Given a hash string, return the directory parts and filename where that content would be found. They are returned as a list. If the hash is not valid for this digest algorithm, this will throw an exception.

path_for_hash

  my $path= $cas->path_for_hash($digest_hash);
  my $path= $cas->path_for_hash($digest_hash, $create_dirs);

Given a hash string, return the path to the file, including $self->path. The second argument can be set to true to create any missing directories in this path.

create_store

  $class->create_store( %configuration | \%configuration )

Create a new store at a specified path. Configuration must include path, and may include digest and fanout. path must be an empty writeable directory, and it must exist. digest currently defaults to SHA-1. fanout currently defaults to [1, 2], resulting in paths like "a/bc/defg".

This method can be called on classes or instances.
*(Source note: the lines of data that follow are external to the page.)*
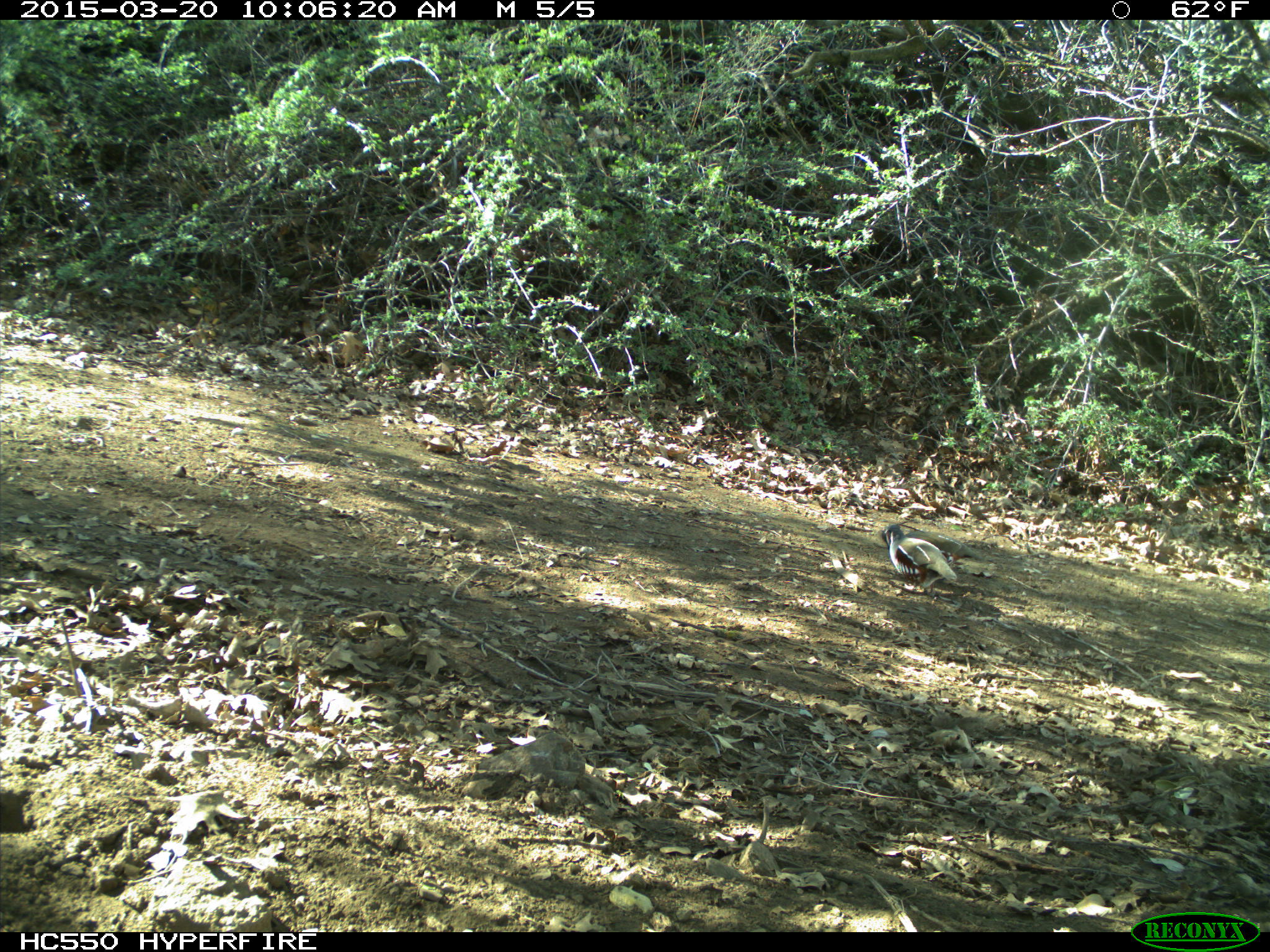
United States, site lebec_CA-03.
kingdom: Animalia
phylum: Chordata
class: Aves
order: Galliformes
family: Odontophoridae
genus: Callipepla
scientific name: Callipepla californica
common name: california quail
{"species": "Callipepla californica (california quail)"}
You may also specify create => 1 in the constructor to implicitly call this method using the relevant parameters you supplied to the constructor.

get

See "get" in DataStore::CAS for details.

put

See "put" in DataStore::CAS for details.

put_scalar

See "put_scalar" in DataStore::CAS for details.

put_file

See "put_file" in DataStore::CAS for details. In particular, heed the warnings about using the 'hardlink' and 'reuse_hash' flag.

DataStore::CAS::Simple has special support for the flags 'move' and 'hardlink'. If your source is a real file on the same filesystem by the same owner and/or group, { move => 1 } will move the file instead of copying it. (If it is a different filesystem or ownership can't be changed, it gets copied and the original gets unlinked). If the file is a real file on the same filesystem with correct owner and permissions, { hardlink => 1 } will link the file into the CAS instead of copying it.

new_write_handle

See "new_write_handle" in DataStore::CAS for details.

commit_write_handle

See "commit_write_handle" in DataStore::CAS for details.

validate

See "validate" in DataStore::CAS for details.

open_file

See "open_file" in DataStore::CAS for details.

iterator

See "iterator" in DataStore::CAS for details.

delete

See "delete" in DataStore::CAS for details.

FILE OBJECTS

File objects returned by DataStore::CAS::Simple have two additional attributes:

local_file

The filename of the disk file within DataStore::CAS::Simple's path which holds the requested data.

block_size

The block_size parameter from stat(), which might be useful for accessing the file efficiently.

AUTHOR

Michael Conrad <mconrad@intellitree.com>

COPYRIGHT AND LICENSE

This software is copyright (c) 2023 by Michael Conrad, and IntelliTree Solutions llc.

This is free software; you can redistribute it and/or modify it under the same terms as the Perl 5 programming language system itself.